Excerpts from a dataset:
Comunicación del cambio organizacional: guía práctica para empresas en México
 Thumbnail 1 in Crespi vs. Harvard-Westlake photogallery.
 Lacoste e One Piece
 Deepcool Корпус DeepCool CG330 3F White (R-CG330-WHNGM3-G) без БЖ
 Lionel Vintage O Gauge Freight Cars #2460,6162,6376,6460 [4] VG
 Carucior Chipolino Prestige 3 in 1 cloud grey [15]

...

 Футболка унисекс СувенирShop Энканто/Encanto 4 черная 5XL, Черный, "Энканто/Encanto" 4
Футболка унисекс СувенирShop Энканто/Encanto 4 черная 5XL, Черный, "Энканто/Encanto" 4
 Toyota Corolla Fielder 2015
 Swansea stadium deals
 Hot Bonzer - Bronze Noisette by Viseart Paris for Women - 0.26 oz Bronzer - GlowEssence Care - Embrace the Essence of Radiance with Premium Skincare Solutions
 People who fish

● **PROBLEM STATEMENT**:
Show every line above where "Футболка" is found.

● **EXERCISE SOLUTION**:
 Футболка унисекс СувенирShop Энканто/Encanto 4 черная 5XL, Черный, "Энканто/Encanto" 4
Футболка унисекс СувенирShop Энканто/Encanto 4 черная 5XL, Черный, "Энканто/Encanto" 4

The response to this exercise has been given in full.